Irish Sports Struggle to Survive in Vancouver

Organizers hope youth will keep the games going


Reported by Agazy Mengesha

Ensuring the future of traditional Irish sports in Vancouver means convincing locals to join the match, according to organizers.

High turnover rate of Irish players

Lorraine Muckian, development officer for the Irish Sporting and Social Club Vancouver, said that while Irish players living in Vancouver are the core of the ISSC, there is a high turnover rate as many come to city on temporary work visas. Reaching out to established Vancouverites—especially young people who can grow into the sport – is the sport’s long term sustainability strategy.

“Our ultimate goal would be to hopefully have an underage structure,” Muckian said. “Probably the easiest way to target that is to get into the schools, get youths enthused and get them out onto the pitches.”

Gaelic football, hurling and camogie are played in Ireland at local and county levels. Children often begin playing in primary school, creating a talent pool which funnels into the adult leagues.

Locals will enjoy the games’ novelty

In Vancouver, the ISSC women’s football and camogie teams often play matches in Memorial South Park.
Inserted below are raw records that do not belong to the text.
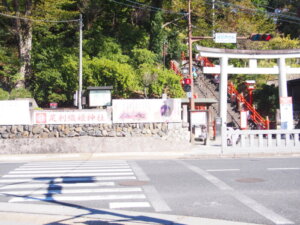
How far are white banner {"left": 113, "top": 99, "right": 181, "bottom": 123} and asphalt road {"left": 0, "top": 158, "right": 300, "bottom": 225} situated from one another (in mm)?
5956

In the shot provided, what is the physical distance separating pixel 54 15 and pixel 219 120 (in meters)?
16.3

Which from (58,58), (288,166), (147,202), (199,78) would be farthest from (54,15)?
(147,202)

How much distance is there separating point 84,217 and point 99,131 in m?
13.1

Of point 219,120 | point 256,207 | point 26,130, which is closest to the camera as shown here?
point 256,207

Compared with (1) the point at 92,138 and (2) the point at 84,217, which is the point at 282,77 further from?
(2) the point at 84,217

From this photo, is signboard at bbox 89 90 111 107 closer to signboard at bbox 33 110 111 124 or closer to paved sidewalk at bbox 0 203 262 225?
signboard at bbox 33 110 111 124

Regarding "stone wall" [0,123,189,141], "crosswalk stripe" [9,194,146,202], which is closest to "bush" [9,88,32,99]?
"stone wall" [0,123,189,141]

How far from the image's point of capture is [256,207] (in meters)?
8.14

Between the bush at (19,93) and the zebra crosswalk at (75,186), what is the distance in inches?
594

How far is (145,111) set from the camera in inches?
813

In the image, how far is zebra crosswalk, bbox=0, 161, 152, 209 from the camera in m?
9.02

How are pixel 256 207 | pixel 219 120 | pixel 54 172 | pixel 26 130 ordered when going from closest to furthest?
Answer: pixel 256 207, pixel 54 172, pixel 26 130, pixel 219 120

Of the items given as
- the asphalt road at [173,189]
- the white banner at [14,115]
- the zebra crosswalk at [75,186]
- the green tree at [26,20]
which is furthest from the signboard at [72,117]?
the green tree at [26,20]

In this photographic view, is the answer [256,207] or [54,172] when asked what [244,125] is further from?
[256,207]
Maria Eviston, the club’s first female chair in decades, said locals would enjoy the novelty.

“They’re one of a kind sports, to be honest,” she said. “They’re different than every other sport that’s played here.”

Muckian said that despite the daunting difference of these games, there is a way in for non-Irish individuals. In her experience, hurling has a steeper learning curve for Canadians than gaelic football. But, anyone with a background in lacrosse or hockey would find similarities.

“It’s quite an explosive sport as well, speed is very much a part of it, it’s fast-moving, its high scoring,” she said.

Megan Monaghan, a gaelic football player, has used the club to form friendships since moving to Vancouver and said learning a niche sport is a surmountable challenge for sporty folks.

“It’s very hard to get used to the rules, because they’re just so different than other more common sports here,” Monaghan said. “But if you have typically played soccer or volleyball, basketball, rugby, those are kind of transferable skills.”